TASK STATEMENT = Print the range of lines that opens with the line containing "What is the" and closes with the last line of the listing. Include both ends; print nothing more.
>> Start EXTRACTED ENTRIES
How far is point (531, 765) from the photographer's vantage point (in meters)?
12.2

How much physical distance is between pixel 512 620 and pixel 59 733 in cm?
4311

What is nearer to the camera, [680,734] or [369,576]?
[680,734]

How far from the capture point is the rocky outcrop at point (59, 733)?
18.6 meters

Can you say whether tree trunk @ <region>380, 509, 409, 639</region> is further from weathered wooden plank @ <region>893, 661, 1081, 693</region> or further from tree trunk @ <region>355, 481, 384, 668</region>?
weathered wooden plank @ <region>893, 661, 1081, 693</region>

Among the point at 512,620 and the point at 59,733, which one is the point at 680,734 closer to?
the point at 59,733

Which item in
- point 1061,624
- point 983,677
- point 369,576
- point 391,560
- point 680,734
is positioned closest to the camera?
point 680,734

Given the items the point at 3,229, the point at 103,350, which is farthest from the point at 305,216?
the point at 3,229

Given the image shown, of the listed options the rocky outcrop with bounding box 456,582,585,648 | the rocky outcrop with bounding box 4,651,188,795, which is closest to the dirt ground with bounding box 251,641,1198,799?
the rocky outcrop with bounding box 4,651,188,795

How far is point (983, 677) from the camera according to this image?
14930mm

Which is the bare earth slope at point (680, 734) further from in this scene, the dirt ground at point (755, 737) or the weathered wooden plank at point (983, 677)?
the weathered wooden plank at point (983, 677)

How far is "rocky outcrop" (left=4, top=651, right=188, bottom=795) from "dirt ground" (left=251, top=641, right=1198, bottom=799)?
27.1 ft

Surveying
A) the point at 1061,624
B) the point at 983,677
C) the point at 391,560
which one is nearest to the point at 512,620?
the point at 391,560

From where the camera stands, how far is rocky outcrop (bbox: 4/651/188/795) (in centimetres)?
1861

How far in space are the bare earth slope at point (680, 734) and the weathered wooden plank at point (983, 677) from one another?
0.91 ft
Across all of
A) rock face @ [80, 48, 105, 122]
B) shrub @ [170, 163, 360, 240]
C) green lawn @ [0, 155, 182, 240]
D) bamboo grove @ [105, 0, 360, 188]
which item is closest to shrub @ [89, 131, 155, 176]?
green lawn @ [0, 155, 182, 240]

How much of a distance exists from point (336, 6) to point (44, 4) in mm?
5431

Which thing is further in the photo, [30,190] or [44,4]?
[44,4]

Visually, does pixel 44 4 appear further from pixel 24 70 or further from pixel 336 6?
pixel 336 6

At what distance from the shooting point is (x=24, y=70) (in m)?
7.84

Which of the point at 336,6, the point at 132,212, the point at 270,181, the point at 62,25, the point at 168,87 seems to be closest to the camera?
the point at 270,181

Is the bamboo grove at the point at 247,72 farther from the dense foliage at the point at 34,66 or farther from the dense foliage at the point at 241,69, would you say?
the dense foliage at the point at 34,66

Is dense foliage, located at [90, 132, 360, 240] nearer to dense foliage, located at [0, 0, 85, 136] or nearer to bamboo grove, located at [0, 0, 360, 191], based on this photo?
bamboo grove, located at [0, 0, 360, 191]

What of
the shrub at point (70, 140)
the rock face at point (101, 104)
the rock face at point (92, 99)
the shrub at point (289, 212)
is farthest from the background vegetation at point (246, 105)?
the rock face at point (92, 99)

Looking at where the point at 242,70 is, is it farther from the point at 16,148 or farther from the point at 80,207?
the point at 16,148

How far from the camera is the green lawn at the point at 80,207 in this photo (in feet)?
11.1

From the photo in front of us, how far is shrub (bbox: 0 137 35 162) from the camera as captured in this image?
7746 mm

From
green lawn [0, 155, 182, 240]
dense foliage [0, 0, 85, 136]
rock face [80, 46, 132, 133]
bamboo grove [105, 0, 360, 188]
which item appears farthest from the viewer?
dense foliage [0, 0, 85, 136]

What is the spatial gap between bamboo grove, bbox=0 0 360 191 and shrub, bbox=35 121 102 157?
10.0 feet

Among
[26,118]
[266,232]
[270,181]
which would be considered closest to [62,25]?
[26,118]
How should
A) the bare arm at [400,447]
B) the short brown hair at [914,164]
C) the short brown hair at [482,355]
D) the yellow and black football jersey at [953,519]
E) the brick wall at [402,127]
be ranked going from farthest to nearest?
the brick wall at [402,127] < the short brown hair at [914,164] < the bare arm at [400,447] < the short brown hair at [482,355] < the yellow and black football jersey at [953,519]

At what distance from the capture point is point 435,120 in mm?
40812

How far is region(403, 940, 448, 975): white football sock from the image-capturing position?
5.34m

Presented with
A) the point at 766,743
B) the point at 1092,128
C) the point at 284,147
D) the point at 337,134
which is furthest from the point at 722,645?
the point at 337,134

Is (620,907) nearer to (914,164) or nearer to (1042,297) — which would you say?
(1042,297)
>> End EXTRACTED ENTRIES
ANSWER TO THE TASK =
What is the spatial gap between bamboo grove, bbox=0 0 360 191 and shrub, bbox=35 121 102 157?
10.0 feet

Among
[26,118]
[266,232]
[270,181]
which would be considered closest to [62,25]?
[26,118]
How should
A) the bare arm at [400,447]
B) the short brown hair at [914,164]
C) the short brown hair at [482,355]
D) the yellow and black football jersey at [953,519]
E) the brick wall at [402,127]
be ranked going from farthest to nearest?
the brick wall at [402,127] < the short brown hair at [914,164] < the bare arm at [400,447] < the short brown hair at [482,355] < the yellow and black football jersey at [953,519]

At what distance from the capture point is point 435,120 in mm?
40812

How far is region(403, 940, 448, 975): white football sock from the image-capturing position?
5.34m

Presented with
A) the point at 766,743
B) the point at 1092,128
C) the point at 284,147
D) the point at 337,134
which is furthest from the point at 722,645?
the point at 337,134

Is (620,907) nearer to (914,164) or nearer to (1042,297) — which would you say?
(1042,297)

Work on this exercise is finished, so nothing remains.